C’est ça George Sand, un talent d’écrire et de comprendre car elle connaît l’un et l’autre monde. On la croit quand elle dit ne pas aimer la parole, elle qui a tant écrit dans sa vie.
Parlant de Balzac : « Son commerce était fort agréable, un peu fatiguant de paroles pour moi qui ne sais pas assez répondre pour varier les sujets de conversation ».
Une note de bas de page indique notamment que la correspondance de George Sand a été admirablement éditée par Georges Lubin (classique Garnier, 1964-1991, 25 volumes.....). Les écrits de George Sand se sont avant tout sa vie exceptionnelle, avec sa correspondance énorme, ses récits de voyage et ses romans.
Ce récit de sa vie depuis l’enfance est une première pour une femme !
Années riches d’émotions du couvent des anglaises de 14 à 16 ans, avec les diables, les sages et les bêtes... Devinez ! Elle sera très vite chef de file des diables... Avant une période mystique due à sa sensibilité hypertrophiée. Mais Jésus ne lui suffit pas, elle crée sa divinité qu’elle nomme « Corambar ».
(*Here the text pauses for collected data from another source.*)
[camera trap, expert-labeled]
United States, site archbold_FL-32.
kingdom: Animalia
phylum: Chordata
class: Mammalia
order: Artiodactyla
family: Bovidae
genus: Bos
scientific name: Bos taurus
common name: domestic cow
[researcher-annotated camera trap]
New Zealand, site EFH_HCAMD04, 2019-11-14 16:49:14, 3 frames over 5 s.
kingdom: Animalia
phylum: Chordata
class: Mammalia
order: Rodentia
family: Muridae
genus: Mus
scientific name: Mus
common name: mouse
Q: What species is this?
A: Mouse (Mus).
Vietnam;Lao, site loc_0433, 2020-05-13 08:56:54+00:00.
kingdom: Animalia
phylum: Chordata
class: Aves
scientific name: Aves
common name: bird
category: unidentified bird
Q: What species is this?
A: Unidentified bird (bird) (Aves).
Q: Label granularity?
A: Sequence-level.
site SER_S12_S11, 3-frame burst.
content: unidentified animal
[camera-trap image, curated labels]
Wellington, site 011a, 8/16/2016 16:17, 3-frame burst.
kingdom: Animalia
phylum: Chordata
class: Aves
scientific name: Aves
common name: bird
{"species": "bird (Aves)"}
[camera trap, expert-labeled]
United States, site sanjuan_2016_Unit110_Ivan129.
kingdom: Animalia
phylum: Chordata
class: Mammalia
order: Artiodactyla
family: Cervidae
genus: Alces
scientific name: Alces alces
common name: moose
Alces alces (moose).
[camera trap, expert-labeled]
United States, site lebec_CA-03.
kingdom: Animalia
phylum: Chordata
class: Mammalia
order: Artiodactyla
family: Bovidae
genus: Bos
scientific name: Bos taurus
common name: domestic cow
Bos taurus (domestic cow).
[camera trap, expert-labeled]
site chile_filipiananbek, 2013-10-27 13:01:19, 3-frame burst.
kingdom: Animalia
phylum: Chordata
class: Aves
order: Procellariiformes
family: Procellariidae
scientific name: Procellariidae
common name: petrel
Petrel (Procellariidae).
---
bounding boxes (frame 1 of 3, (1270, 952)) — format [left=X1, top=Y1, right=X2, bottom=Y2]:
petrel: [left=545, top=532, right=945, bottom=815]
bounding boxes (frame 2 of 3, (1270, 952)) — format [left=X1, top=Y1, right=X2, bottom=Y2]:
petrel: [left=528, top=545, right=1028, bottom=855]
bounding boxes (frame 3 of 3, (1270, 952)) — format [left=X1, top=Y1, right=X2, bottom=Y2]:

Le seul voyage évoqué (les voyages à cette époque étaient plus compliqués et donc rares) est un « voyage aux Pyrénées ». À la vitesse du pas du cheval, ce n’est pas rien, et curieusement la première ville évoquée est Cauterets (c’est une ville où j’ai de superbes souvenirs de vacances, et encore je ne savais pas que j’étais sur les pas de George Sand !), cela donne sous « la plume » de George :
« Les blocs se penchent et surplombent. Le précipice se creuse, le gave s’enfonce et gronde... ».
On a une impression visuelle à travers les mots, ce que j’avais déjà éprouvé dans « le voyage à Majorque ». Les conditions même des voyages à cette époque devaient rendre le vécu plus dense, indépendamment du caractère de feu d’Aurore Dupin et de son jeune âge qui, déjà mariée depuis 3 ans, n’a pas 21 ans...
Cinq années après, elle rencontre au cours d’un séjour à paris où elle se rend de plus en plus souvent, Jules Sandeau, qui sera à l’origine de son pseudonyme.
J’ai aussi beaucoup apprécié le récit du début ou de la suite de liaisons qui sortiront définitivement Aurore du cercle des liens aristocratiques qu’elle avait commencé avec son premier mari, Casimir Dudevant (et dernier mari car Aurore sera une femme libre et vivra dorénavant sa vie au gré des rencontres artistiques et ses amours auront la seule particule qui vaille à ses yeux, le talent, que ce soit dans la peinture, la littérature, la musique, voire la politique mais version diable contre l’injustice et les sages de l’autorité).
« Ceux-là, en me connaissant, ne se sont plus étonnés du contraste d’un esprit si porté à s’assombrir et si avide de s’égayer ; je devrais dire d’une âme si impossible à contenter avec ce qui intéresse la plupart des hommes, et si facile à charmer avec ce qu’ils jugent puéril et illusoire ».

Vous pouvez lire les autres articles de "mes livres essentiels" sur le blog "Bibliofeel" ou "clesbibliofeel". A bientôt !

Lien : https://clesbibliofeel.home...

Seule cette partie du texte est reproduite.